WHAT YOU HAVE TO DO: Go to the line with "100 Experimente mit" in the material below and copy from there through the line with "Não pervertam a", exactly. Pictures are not copied.

EXERCISE INPUT:
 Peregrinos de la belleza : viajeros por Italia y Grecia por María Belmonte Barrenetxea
...
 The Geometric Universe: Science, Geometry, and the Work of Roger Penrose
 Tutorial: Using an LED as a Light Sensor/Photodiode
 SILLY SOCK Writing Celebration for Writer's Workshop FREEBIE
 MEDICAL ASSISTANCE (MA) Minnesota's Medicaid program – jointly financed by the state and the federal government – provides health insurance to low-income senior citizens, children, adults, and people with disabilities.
* * *
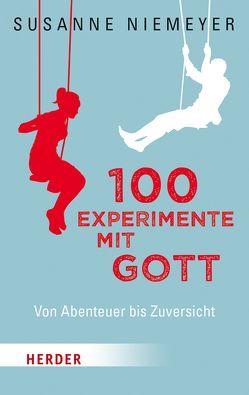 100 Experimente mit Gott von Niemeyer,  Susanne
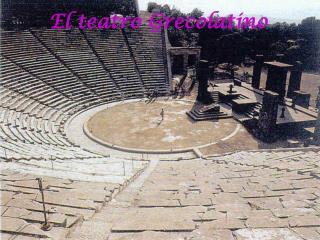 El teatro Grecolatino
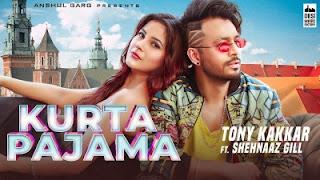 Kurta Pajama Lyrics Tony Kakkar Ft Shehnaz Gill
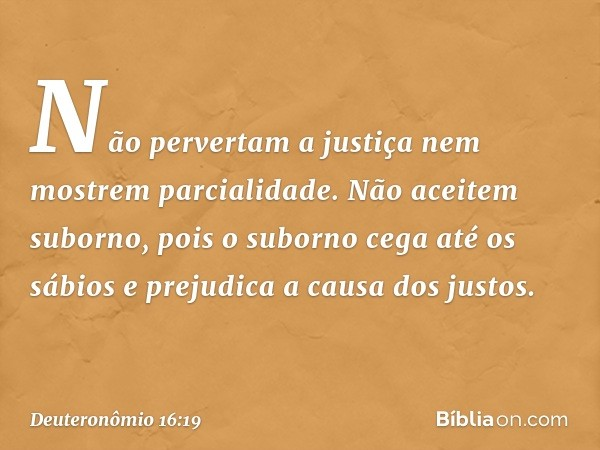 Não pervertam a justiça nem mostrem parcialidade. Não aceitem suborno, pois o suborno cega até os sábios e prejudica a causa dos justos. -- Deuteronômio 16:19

OUTPUT FOR THIS EXERCISE:
 100 Experimente mit Gott von Niemeyer,  Susanne
 El teatro Grecolatino
 Kurta Pajama Lyrics Tony Kakkar Ft Shehnaz Gill
 Não pervertam a justiça nem mostrem parcialidade. Não aceitem suborno, pois o suborno cega até os sábios e prejudica a causa dos justos. -- Deuteronômio 16:19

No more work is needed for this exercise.